## Brief
Look through the entries below and extract exactly the lines from the one containing "shower tile refinishing in raleigh nc" through the one containing "Naturally Well Lit", ends included.

====== Information supplied ======

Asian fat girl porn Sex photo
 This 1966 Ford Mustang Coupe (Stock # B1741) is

======
====== Information supplied ======

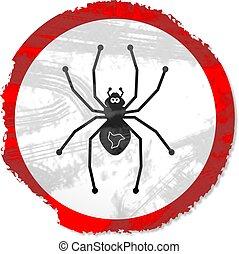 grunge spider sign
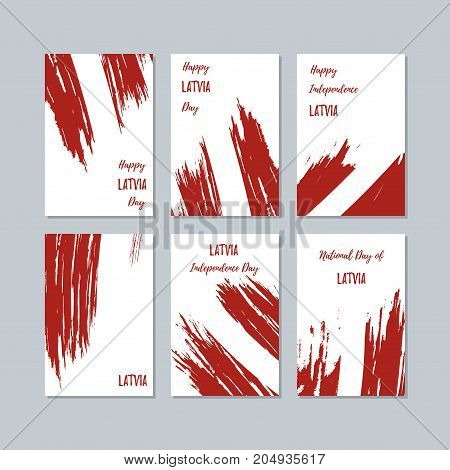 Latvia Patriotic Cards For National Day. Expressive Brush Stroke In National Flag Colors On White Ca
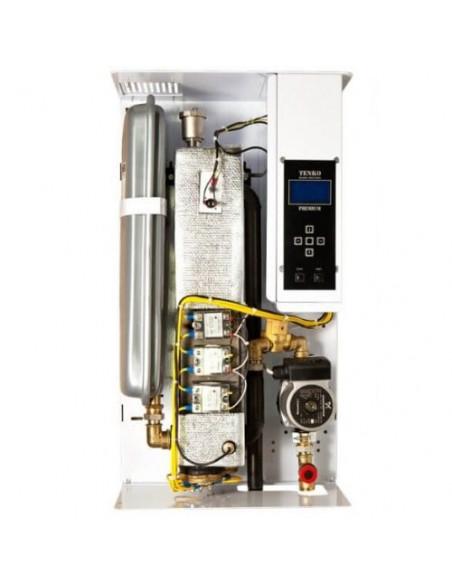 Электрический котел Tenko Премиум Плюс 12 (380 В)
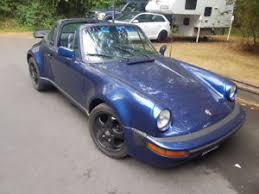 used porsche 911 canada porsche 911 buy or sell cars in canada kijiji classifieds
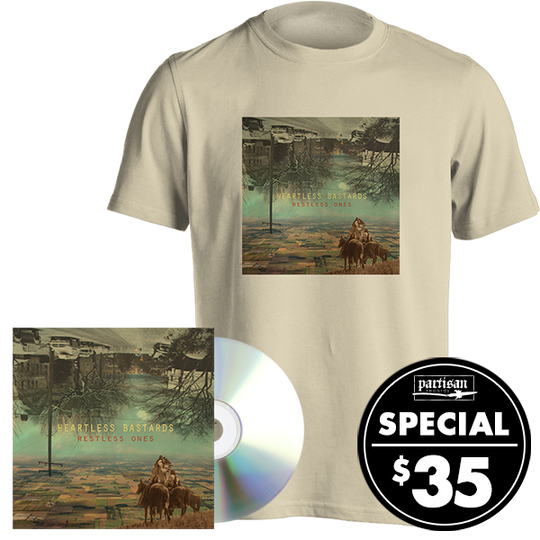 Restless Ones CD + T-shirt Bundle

======
====== Information supplied ======

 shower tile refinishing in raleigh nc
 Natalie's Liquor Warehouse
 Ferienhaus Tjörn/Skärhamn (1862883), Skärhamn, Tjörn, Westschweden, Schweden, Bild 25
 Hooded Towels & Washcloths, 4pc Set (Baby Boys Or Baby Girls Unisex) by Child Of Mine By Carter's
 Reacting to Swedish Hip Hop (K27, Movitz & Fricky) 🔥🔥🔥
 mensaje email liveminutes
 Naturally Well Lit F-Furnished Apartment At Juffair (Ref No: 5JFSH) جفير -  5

======

## Task answer
 shower tile refinishing in raleigh nc
 Natalie's Liquor Warehouse
 Ferienhaus Tjörn/Skärhamn (1862883), Skärhamn, Tjörn, Westschweden, Schweden, Bild 25
 Hooded Towels & Washcloths, 4pc Set (Baby Boys Or Baby Girls Unisex) by Child Of Mine By Carter's
 Reacting to Swedish Hip Hop (K27, Movitz & Fricky) 🔥🔥🔥
 mensaje email liveminutes
 Naturally Well Lit F-Furnished Apartment At Juffair (Ref No: 5JFSH) جفير -  5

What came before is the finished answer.